I have some dried Porcini mushrooms, and have used them recently in a dish I made. In rehydrating them, and using just plain tap water brought to a boil, and added to the dried mushrooms, gave a bitter after taste when made into a gravy. I added cream as a thickener, later, but initially used water and corn starch as a thickener. Is this supposed to have the sharp aftertaste? I added a bit of chix stock, with coarse kosher salt previous to that. It still seemed to give off that bitterness. I'm not quite sure what to expect the next time I plan to use them. Any suggestions? I would really love to know how to get rid of that, but still maintain the wonderful aroma's and deep flavors from these mushrooms.

Thanks,

Jeff


----------



## mangilao30 (Apr 14, 2005)

I was taught by my husband to reconstitute then in warm broth not water and not boiling. They have a strong taste and can be a bit bitter but not so much that the dish is flawed. Did you use the liquid? you can and should but strain through a paper coffee filter if there is a lot of grit. I am not sure what went wrong. Try again with a small amount and see. If you can get fresh, they that the taste is 100% different.


----------



## jock (Dec 4, 2001)

If there was a lot of mushroom "dust" that can cause a bitter after taste. I always rehydrate my dried porcini with tap water (usually filtered with a Britta filter) boiled in an electric tea kettle. Never had any trouble with it.

Jock


----------



## redace1960 (Apr 1, 2005)

wash off the shrooms under running water first, then soak. throw away the soaking liquid. the bitterness is either growing medium dust thats still clinging, or older bruised fruit thats oxidized some even before it was dried. or a combination.


----------



## gbhunter (Oct 14, 2004)

I wash the mushrooms before and after rehydrating them, I have never had a bitter taste with mine.Also you may want to try a different batch.


----------



## knightdo (Sep 12, 2005)

Your water might be the problem. Follow jock's advice and use filtered/Britta water at every stage. A little (stress little) madeira also adds a bit of richness.


----------



## skeleton (Dec 30, 2004)

A big part of the problem might be porcini mushrooms themselves. Look for mushrooms that are lighter in colour.
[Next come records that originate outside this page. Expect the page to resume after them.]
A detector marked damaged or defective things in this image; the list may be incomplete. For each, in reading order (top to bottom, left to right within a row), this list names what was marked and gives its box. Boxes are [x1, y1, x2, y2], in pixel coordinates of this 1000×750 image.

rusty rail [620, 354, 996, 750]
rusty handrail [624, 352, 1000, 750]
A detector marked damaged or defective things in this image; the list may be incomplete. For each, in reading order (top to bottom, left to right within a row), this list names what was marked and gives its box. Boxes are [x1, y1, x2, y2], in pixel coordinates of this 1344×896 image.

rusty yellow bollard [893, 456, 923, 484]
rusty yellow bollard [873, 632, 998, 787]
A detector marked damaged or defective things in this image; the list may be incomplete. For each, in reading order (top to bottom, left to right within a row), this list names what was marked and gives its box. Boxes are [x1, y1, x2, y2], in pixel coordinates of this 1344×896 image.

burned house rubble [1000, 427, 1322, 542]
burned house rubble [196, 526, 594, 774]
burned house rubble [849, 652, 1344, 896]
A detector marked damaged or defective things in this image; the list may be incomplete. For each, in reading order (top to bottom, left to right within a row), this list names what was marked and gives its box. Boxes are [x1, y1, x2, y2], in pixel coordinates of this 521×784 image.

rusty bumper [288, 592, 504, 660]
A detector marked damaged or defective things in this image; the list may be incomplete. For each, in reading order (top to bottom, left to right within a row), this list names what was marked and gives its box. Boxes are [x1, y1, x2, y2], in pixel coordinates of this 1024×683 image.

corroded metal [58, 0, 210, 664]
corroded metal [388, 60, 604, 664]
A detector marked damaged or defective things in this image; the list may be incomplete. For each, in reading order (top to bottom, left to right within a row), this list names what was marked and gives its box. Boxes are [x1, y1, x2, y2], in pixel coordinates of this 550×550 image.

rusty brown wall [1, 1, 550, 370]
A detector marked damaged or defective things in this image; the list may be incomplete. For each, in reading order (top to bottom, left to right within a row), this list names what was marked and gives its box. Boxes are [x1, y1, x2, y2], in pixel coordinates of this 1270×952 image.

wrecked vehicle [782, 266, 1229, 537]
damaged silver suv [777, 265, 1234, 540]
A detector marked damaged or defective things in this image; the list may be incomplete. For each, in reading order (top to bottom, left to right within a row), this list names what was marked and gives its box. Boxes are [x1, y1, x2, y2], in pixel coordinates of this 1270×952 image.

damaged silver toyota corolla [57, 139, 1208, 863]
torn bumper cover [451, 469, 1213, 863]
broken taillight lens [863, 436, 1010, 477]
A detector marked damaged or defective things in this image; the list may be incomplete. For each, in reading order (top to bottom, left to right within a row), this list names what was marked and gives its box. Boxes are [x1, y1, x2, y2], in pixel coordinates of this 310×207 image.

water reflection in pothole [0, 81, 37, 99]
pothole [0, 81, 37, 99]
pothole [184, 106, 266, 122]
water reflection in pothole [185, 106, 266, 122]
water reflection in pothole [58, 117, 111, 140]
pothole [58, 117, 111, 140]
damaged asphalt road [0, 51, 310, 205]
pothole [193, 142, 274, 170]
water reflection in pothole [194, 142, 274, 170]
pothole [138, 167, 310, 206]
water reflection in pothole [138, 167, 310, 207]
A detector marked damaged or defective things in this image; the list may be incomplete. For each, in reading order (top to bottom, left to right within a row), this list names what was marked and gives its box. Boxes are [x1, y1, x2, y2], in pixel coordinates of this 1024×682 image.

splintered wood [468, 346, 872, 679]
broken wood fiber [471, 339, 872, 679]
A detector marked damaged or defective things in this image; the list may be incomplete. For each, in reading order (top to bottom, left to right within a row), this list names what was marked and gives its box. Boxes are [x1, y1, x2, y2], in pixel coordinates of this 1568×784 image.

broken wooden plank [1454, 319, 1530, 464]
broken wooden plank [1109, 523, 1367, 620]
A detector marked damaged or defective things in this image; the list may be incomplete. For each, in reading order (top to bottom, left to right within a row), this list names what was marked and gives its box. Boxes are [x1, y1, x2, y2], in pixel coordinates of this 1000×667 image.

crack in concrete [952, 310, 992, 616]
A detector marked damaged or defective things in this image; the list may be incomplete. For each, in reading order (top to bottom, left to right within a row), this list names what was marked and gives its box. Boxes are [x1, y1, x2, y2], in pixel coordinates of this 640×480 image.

The problem is that when the mushrooms are processed by big industrial companys, they are heated to dry them out faster, and in a lot of cases they end up being slightly burnt.

Secondly, don't listen to these guys saying about using hot water for reconstituting your porcinis. Always use cold water, and let them sit in the fridge over-night. This will help to reduce bitterness as well.


----------